- [GIVEN INFORMATION]
───

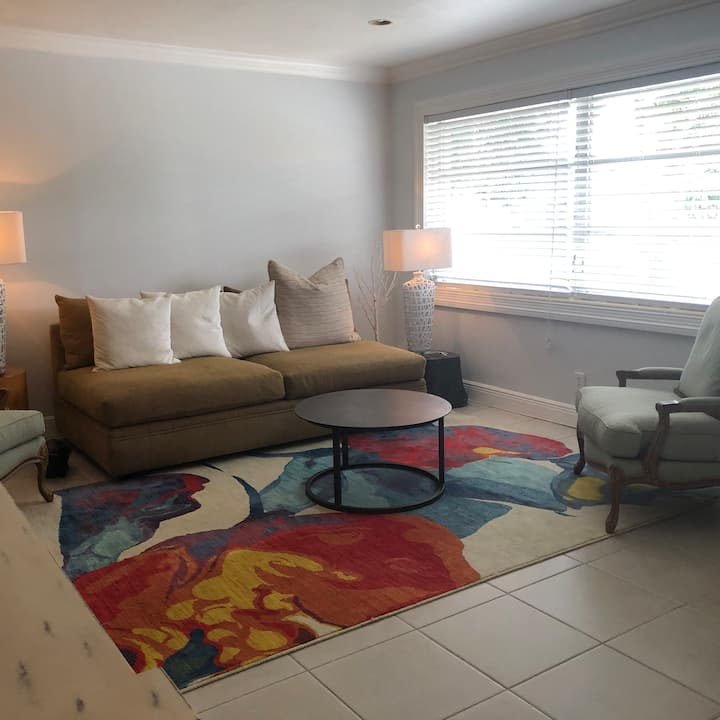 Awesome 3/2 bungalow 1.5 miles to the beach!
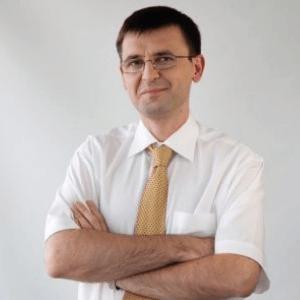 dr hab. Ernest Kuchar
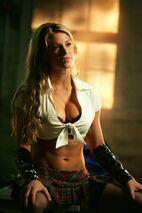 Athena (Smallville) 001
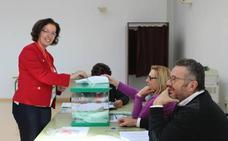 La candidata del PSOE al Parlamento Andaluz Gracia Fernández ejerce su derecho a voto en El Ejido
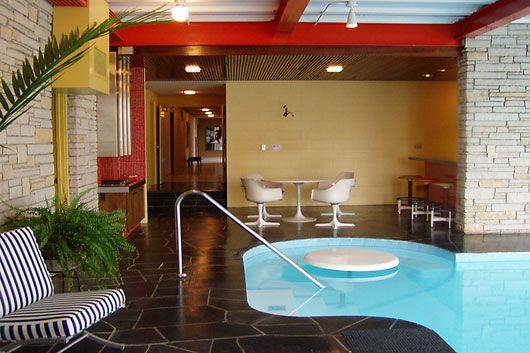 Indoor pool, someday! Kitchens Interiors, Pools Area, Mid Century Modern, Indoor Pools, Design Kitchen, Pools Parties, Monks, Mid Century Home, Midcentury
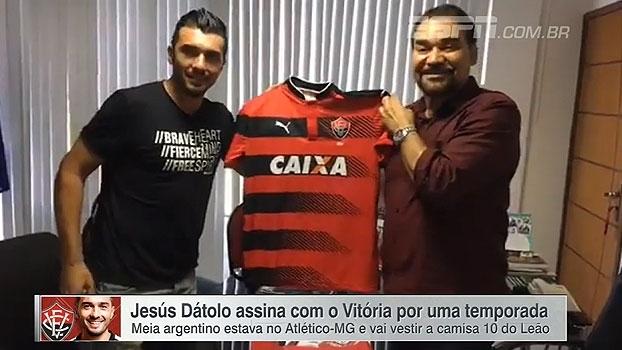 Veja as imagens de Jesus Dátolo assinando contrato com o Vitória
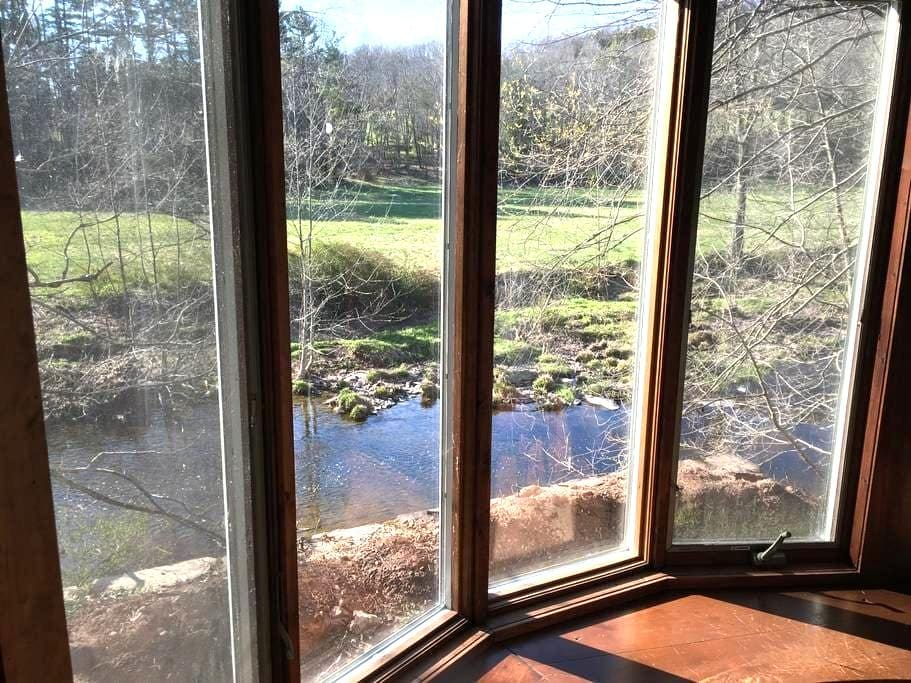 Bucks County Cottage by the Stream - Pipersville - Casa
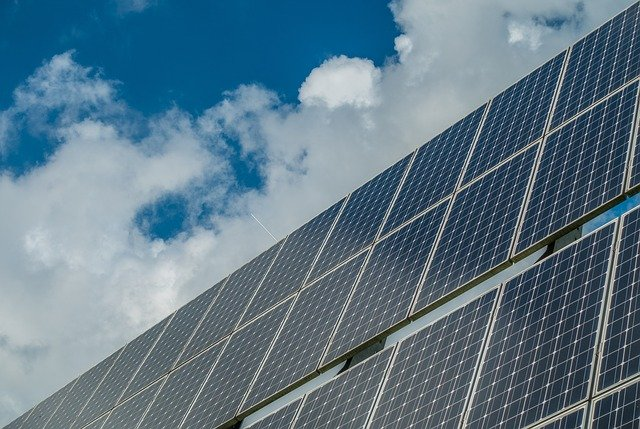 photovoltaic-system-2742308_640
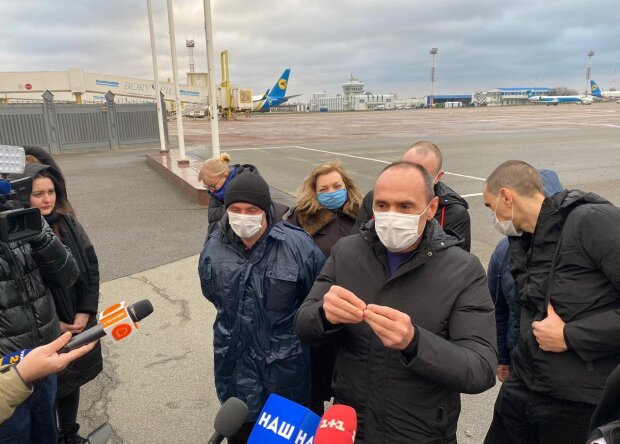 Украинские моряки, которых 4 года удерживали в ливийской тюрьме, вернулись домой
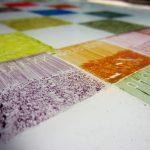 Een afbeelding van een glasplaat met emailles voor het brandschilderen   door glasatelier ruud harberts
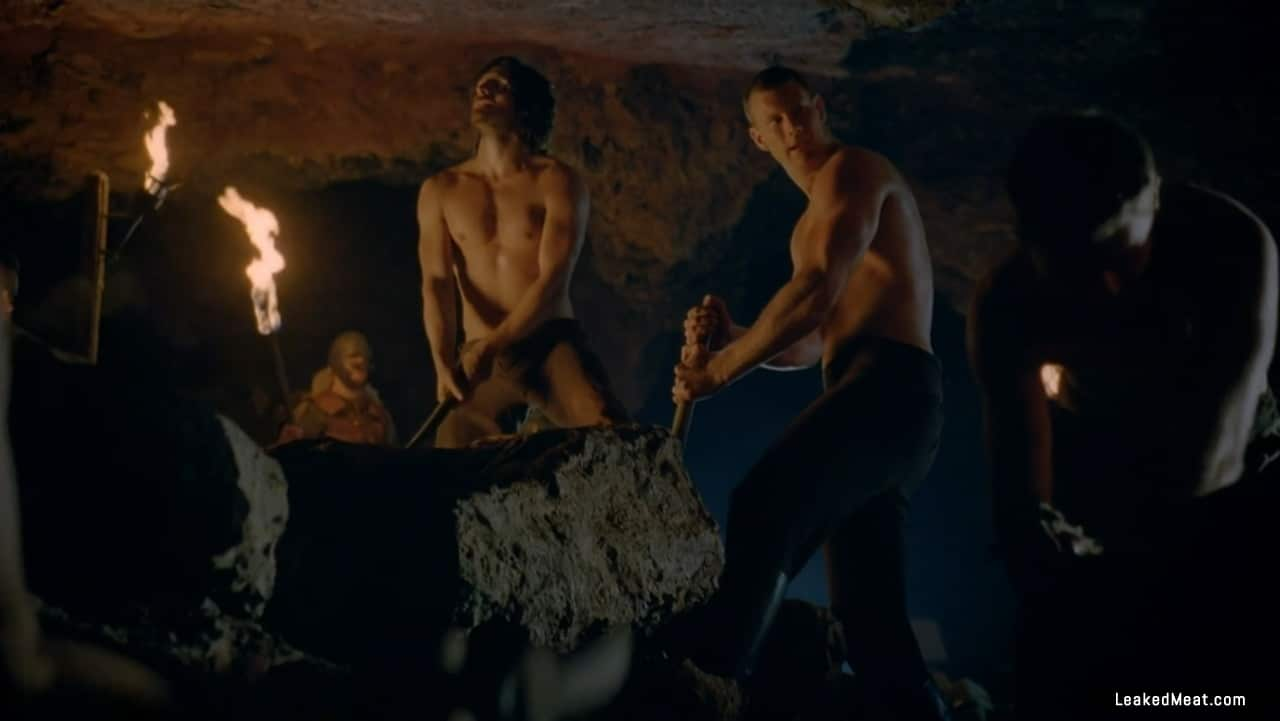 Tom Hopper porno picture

───

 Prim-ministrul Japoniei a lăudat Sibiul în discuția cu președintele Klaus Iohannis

───

For this exercise, set down the lines in the entries above from the one with "Awesome 3/2 bungalow 1.5 miles to the beach!" through the one with "Tom Hopper porno picture" exactly as written, without any pictures.

 Awesome 3/2 bungalow 1.5 miles to the beach!
 dr hab. Ernest Kuchar
 Athena (Smallville) 001
 La candidata del PSOE al Parlamento Andaluz Gracia Fernández ejerce su derecho a voto en El Ejido
 Indoor pool, someday! Kitchens Interiors, Pools Area, Mid Century Modern, Indoor Pools, Design Kitchen, Pools Parties, Monks, Mid Century Home, Midcentury
 Veja as imagens de Jesus Dátolo assinando contrato com o Vitória
 Bucks County Cottage by the Stream - Pipersville - Casa
 photovoltaic-system-2742308_640
 Украинские моряки, которых 4 года удерживали в ливийской тюрьме, вернулись домой
 Een afbeelding van een glasplaat met emailles voor het brandschilderen   door glasatelier ruud harberts
 Tom Hopper porno picture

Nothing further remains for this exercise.